### WRITTEN REQUEST:
Copy every line of the material below verbatim, leaving out the pictures.

Rows of data on spatial questions:
□ □ □ □
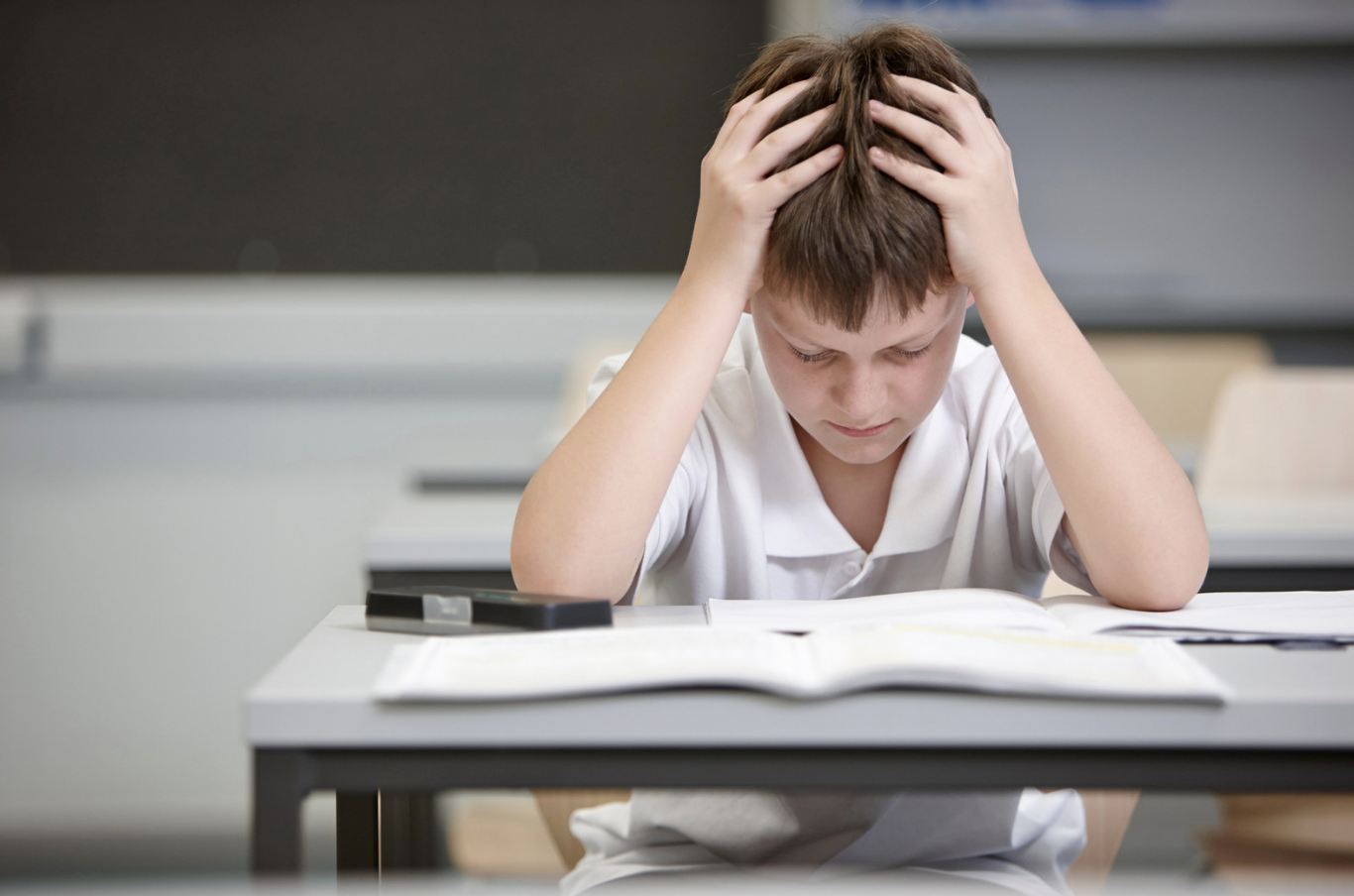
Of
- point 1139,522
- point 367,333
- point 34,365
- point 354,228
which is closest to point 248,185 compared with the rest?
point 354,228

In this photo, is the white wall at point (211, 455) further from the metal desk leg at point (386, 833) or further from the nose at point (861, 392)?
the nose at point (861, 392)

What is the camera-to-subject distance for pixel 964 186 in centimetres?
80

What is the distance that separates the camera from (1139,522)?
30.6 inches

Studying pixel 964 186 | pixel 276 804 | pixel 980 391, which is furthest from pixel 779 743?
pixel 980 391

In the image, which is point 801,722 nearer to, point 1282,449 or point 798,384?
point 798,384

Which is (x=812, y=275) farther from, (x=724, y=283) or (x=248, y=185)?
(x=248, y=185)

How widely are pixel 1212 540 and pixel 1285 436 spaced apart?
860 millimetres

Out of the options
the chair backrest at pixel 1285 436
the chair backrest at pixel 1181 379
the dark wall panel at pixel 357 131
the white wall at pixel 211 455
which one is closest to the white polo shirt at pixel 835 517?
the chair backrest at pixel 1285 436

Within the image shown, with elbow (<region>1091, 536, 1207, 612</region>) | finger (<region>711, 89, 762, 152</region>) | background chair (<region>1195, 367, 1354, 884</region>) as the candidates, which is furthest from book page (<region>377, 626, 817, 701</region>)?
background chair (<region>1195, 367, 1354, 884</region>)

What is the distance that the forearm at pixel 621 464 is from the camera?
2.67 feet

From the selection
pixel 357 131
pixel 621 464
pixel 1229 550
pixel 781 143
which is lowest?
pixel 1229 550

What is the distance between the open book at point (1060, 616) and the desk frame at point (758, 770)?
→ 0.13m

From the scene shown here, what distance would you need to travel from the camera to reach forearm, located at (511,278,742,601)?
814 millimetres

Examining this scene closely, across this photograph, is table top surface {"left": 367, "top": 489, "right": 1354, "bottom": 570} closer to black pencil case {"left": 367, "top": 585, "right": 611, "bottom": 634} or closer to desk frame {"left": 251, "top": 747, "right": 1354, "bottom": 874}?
□ □ □ □
### ANSWER:
Of
- point 1139,522
- point 367,333
- point 34,365
- point 354,228
which is closest to point 248,185 compared with the rest?
point 354,228

In this photo, is the white wall at point (211, 455) further from the metal desk leg at point (386, 833) or further from the nose at point (861, 392)?
the nose at point (861, 392)

What is the camera-to-subject distance for pixel 964 186 in centimetres?
80

What is the distance that separates the camera from (1139,522)?
30.6 inches

Studying pixel 964 186 | pixel 276 804 | pixel 980 391, which is furthest from pixel 779 743?
pixel 980 391

In the image, which is point 801,722 nearer to, point 1282,449 or point 798,384?
point 798,384

Which is (x=812, y=275) farther from, (x=724, y=283) or (x=248, y=185)?
(x=248, y=185)

How widely are pixel 1212 540 and pixel 1285 436 spaced apart?
860 millimetres

Out of the options
the chair backrest at pixel 1285 436
the chair backrest at pixel 1181 379
the dark wall panel at pixel 357 131
the white wall at pixel 211 455
which one is closest to the white polo shirt at pixel 835 517?
the chair backrest at pixel 1285 436

Within the image shown, with elbow (<region>1091, 536, 1207, 612</region>) | finger (<region>711, 89, 762, 152</region>) | background chair (<region>1195, 367, 1354, 884</region>) as the candidates, which is furthest from book page (<region>377, 626, 817, 701</region>)?
background chair (<region>1195, 367, 1354, 884</region>)

What is the distance that the forearm at pixel 621 464 is from the camera?
2.67 feet

From the selection
pixel 357 131
pixel 621 464
pixel 1229 550
pixel 781 143
which is lowest?
pixel 1229 550

What is the distance between the open book at point (1060, 616) and the desk frame at point (758, 770)?
→ 0.13m

From the scene shown here, what distance would you need to travel from the camera to reach forearm, located at (511,278,742,601)?
814 millimetres

Examining this scene closely, across this photograph, is table top surface {"left": 367, "top": 489, "right": 1354, "bottom": 570} closer to black pencil case {"left": 367, "top": 585, "right": 611, "bottom": 634} or closer to desk frame {"left": 251, "top": 747, "right": 1354, "bottom": 874}?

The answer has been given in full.